Dr. Anthony Hamm of Hamm Chiropractic Associates in Goldsboro has been elected president of the American Chiropractic Association.
The announcement was made at the organization's recent annual meeting, held in Washington, D.C.
During his upcoming two-year term, Hamm will serve as spokesman for the ACA, traveling as an ambassador within the continental United States as well as the Virgin Islands and Puerto Rico.
Among the areas he envisions being part of his new duties is defining the role of chiropractic in health care, particularly as it relates to the Affordable Care Act.
"That's a pretty critical issue right now," he said. "Health care is just a political animal, whether we like it or not."
The ACA, based in Arlington, Va., is the largest professional association in the nation, advocating for more than 130,000 doctors of chiropractic, chiropractic assistants and students.
A graduate of National University of Health Sciences in 1979, Hamm is currently in his 35th year in practice, all of which has been in Goldsboro.
But he never set out to be part of the political structure of the ACA, he said.

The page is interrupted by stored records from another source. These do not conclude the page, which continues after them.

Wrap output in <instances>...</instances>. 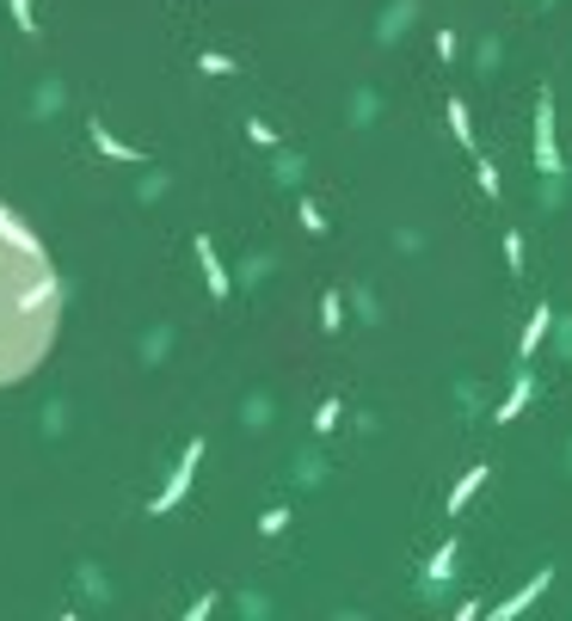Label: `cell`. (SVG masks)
Segmentation results:
<instances>
[{
	"label": "cell",
	"mask_w": 572,
	"mask_h": 621,
	"mask_svg": "<svg viewBox=\"0 0 572 621\" xmlns=\"http://www.w3.org/2000/svg\"><path fill=\"white\" fill-rule=\"evenodd\" d=\"M56 327V283L31 234L0 216V382H13Z\"/></svg>",
	"instance_id": "6da1fadb"
}]
</instances>
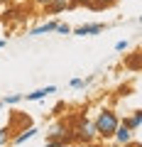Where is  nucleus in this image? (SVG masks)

"I became a delegate about 15 years ago and had no aspirations about moving up in the leadership. But I became interested in payment policy issues, coding, documentation," he said. "The main impetus, the thing that made me decide to pursue this presidency, I just felt like one of my aspirations was to sort of leave the profession better off than I found it."
Prior to becoming president, he was ACA's vice president, North Carolina delegate and president of the Council of Delegates. In addition to his new role, he also holds the distinction of being the first doctor of chiropractic to be elected co-chair of the American Medical Association's Health Care Professionals Advisory Committee Review Board. In that capacity, he will also sit on the AMA/Specialty Society relative Value Scale Update Committee, working to assign values to codes that health care providers use to report services.
While the presidential term is for two years, it also entails an additional two years serving as immediate past president, to transition the next leadership.
Hamm and his wife, Anne, have two children. Billy, a graduate of N.C. State University, is attending graduate school at Louisiana State University. Daughter Janna, an East Carolina University graduate, works in Raleigh.